[Task instructions] Your job with the data below is to output exactly the lines from the one holding "genus: Martes" down to the one holding "common name: plains zebra", both included, and no others.

━━━━━━━━

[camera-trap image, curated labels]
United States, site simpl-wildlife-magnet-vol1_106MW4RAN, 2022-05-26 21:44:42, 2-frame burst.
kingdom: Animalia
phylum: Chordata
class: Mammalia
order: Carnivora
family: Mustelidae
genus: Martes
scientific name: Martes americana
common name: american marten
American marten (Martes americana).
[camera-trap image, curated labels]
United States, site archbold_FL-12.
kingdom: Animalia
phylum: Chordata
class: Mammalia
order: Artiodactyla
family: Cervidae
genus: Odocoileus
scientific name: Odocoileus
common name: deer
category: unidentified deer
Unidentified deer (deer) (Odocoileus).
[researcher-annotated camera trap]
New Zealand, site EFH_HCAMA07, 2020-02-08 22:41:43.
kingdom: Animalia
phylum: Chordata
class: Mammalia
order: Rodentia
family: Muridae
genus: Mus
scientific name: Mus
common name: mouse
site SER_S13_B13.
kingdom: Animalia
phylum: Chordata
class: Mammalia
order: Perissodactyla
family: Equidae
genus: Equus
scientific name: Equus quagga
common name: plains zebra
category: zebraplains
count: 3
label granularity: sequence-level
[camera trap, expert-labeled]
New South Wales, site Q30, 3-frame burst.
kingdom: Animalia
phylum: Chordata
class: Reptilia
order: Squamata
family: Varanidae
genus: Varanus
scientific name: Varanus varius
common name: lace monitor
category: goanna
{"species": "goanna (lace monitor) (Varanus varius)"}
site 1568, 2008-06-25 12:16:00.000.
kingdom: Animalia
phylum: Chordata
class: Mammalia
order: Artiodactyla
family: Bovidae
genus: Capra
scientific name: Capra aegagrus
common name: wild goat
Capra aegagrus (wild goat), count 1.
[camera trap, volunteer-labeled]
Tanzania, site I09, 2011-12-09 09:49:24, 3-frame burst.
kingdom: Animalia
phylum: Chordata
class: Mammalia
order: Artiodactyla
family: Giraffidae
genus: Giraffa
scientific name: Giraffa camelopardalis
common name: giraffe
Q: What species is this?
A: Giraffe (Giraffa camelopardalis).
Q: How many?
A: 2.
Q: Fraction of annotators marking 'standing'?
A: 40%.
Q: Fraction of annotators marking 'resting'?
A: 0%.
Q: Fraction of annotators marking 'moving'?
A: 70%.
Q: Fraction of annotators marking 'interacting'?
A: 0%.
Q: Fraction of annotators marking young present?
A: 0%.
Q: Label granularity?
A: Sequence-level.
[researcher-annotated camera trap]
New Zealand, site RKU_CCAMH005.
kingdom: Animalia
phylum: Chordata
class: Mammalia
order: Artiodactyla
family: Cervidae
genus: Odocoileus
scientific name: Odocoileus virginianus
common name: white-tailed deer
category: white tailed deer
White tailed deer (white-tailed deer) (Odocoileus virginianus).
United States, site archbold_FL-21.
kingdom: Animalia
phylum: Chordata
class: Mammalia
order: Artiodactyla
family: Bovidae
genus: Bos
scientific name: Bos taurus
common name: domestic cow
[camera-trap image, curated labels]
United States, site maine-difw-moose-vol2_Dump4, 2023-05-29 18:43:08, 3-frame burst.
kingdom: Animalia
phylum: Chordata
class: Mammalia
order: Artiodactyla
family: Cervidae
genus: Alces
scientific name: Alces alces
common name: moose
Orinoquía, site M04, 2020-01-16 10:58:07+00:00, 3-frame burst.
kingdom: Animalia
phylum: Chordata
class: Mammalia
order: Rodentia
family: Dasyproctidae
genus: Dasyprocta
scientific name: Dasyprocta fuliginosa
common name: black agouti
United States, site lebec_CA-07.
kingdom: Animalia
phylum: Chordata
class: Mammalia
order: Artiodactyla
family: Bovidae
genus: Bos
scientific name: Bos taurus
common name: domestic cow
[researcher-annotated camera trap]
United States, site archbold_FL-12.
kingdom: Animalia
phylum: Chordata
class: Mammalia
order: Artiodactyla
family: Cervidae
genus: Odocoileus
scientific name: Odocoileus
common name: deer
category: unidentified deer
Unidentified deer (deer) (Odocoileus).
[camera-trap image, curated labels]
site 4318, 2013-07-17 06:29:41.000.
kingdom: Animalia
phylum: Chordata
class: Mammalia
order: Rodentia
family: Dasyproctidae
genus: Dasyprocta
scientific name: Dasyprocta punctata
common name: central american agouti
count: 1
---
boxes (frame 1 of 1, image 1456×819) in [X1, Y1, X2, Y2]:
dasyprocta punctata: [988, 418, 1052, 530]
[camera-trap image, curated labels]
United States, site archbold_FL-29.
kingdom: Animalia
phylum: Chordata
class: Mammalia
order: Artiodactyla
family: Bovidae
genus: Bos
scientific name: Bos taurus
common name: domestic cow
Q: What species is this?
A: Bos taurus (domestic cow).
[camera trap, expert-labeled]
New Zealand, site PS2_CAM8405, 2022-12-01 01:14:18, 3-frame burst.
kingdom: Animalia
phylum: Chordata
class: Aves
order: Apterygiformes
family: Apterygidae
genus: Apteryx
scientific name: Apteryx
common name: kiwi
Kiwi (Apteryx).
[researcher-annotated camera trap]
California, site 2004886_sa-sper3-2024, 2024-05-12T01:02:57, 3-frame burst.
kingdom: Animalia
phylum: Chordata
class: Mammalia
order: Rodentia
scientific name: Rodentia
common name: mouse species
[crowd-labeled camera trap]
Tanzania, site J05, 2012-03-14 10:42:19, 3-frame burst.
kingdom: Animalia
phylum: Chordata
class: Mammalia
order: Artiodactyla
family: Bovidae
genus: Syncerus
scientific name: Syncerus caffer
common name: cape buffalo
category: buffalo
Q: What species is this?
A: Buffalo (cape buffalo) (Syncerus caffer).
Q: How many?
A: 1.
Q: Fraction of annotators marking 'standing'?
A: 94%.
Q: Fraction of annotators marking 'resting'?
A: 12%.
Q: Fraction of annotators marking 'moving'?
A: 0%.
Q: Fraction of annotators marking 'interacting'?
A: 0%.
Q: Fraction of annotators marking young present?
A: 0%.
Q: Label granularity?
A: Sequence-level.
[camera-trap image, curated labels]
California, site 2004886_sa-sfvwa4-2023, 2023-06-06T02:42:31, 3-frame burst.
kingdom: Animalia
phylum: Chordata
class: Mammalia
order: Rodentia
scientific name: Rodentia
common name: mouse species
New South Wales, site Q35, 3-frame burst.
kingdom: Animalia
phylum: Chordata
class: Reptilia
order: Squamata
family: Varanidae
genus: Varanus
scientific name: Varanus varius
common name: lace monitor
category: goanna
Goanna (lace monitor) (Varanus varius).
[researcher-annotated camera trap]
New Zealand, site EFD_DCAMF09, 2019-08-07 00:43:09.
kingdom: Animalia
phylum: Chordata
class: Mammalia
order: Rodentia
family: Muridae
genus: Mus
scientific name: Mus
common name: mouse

━━━━━━━━

[Exercise response]
genus: Martes
scientific name: Martes americana
common name: american marten
American marten (Martes americana).
[camera-trap image, curated labels]
United States, site archbold_FL-12.
kingdom: Animalia
phylum: Chordata
class: Mammalia
order: Artiodactyla
family: Cervidae
genus: Odocoileus
scientific name: Odocoileus
common name: deer
category: unidentified deer
Unidentified deer (deer) (Odocoileus).
[researcher-annotated camera trap]
New Zealand, site EFH_HCAMA07, 2020-02-08 22:41:43.
kingdom: Animalia
phylum: Chordata
class: Mammalia
order: Rodentia
family: Muridae
genus: Mus
scientific name: Mus
common name: mouse
site SER_S13_B13.
kingdom: Animalia
phylum: Chordata
class: Mammalia
order: Perissodactyla
family: Equidae
genus: Equus
scientific name: Equus quagga
common name: plains zebra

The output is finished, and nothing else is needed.